(REQUEST)
Output every item below verbatim, character for character, with no changes to wording, spacing, or punctuation.

(RECORDS PROVIDED)
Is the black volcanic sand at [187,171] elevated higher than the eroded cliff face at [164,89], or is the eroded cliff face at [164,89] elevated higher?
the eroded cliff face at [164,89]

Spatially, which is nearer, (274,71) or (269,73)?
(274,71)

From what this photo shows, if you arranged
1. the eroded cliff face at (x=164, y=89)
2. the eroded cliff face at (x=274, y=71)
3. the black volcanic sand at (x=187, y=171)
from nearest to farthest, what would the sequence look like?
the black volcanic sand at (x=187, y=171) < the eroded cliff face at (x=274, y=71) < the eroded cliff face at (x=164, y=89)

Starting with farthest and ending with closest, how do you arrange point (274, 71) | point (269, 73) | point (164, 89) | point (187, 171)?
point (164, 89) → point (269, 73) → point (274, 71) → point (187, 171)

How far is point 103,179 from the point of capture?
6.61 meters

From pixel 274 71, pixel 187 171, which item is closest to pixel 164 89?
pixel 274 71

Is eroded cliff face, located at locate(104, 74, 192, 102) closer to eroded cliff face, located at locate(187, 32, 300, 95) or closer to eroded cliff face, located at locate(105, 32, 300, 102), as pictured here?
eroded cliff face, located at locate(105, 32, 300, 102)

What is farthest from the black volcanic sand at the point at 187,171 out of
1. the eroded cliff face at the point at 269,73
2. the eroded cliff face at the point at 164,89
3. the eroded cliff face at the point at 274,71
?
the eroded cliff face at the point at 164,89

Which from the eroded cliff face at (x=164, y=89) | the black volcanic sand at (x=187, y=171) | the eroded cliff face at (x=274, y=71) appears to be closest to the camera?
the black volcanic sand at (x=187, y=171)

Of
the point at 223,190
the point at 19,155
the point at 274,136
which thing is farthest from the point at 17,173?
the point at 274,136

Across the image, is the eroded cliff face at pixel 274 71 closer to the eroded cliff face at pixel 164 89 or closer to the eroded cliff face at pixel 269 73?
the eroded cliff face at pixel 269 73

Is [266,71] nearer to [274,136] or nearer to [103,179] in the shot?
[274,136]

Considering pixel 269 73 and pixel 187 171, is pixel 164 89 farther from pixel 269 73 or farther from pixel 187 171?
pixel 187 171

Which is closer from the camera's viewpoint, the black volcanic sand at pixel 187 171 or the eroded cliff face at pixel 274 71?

(EXPECTED OUTPUT)
Is the black volcanic sand at [187,171] elevated higher than the eroded cliff face at [164,89], or is the eroded cliff face at [164,89] elevated higher?
the eroded cliff face at [164,89]

Spatially, which is nearer, (274,71) or (269,73)?
(274,71)

From what this photo shows, if you arranged
1. the eroded cliff face at (x=164, y=89)
2. the eroded cliff face at (x=274, y=71)
3. the black volcanic sand at (x=187, y=171)
from nearest to farthest, what would the sequence look like?
the black volcanic sand at (x=187, y=171) < the eroded cliff face at (x=274, y=71) < the eroded cliff face at (x=164, y=89)

Starting with farthest and ending with closest, how do you arrange point (274, 71) | point (269, 73) | point (164, 89) | point (187, 171)?
point (164, 89) → point (269, 73) → point (274, 71) → point (187, 171)

How far is point 103,179 from the point of capture?
6.61 meters

From pixel 274 71, pixel 187 171, which item is closest to pixel 164 89?
pixel 274 71

Is eroded cliff face, located at locate(104, 74, 192, 102) closer to eroded cliff face, located at locate(187, 32, 300, 95) or closer to eroded cliff face, located at locate(105, 32, 300, 102), as pictured here?
eroded cliff face, located at locate(105, 32, 300, 102)

What is farthest from the black volcanic sand at the point at 187,171 out of
1. the eroded cliff face at the point at 269,73
2. the eroded cliff face at the point at 164,89
3. the eroded cliff face at the point at 274,71
?
the eroded cliff face at the point at 164,89

Which from the eroded cliff face at (x=164, y=89) | the black volcanic sand at (x=187, y=171) | the eroded cliff face at (x=274, y=71) appears to be closest to the camera?
the black volcanic sand at (x=187, y=171)

Of
the point at 223,190
the point at 19,155
the point at 274,136
which thing is farthest from the point at 17,173?
the point at 274,136

Across the image, is the eroded cliff face at pixel 274 71 closer to the eroded cliff face at pixel 164 89 or closer to the eroded cliff face at pixel 269 73?
the eroded cliff face at pixel 269 73

Is [266,71] nearer to [274,136] or nearer to [103,179] in the shot?
[274,136]

Considering pixel 269 73 and pixel 187 171, is pixel 164 89 farther from pixel 269 73 or farther from pixel 187 171?
pixel 187 171

Which is closer from the camera's viewpoint, the black volcanic sand at pixel 187 171 or the eroded cliff face at pixel 274 71?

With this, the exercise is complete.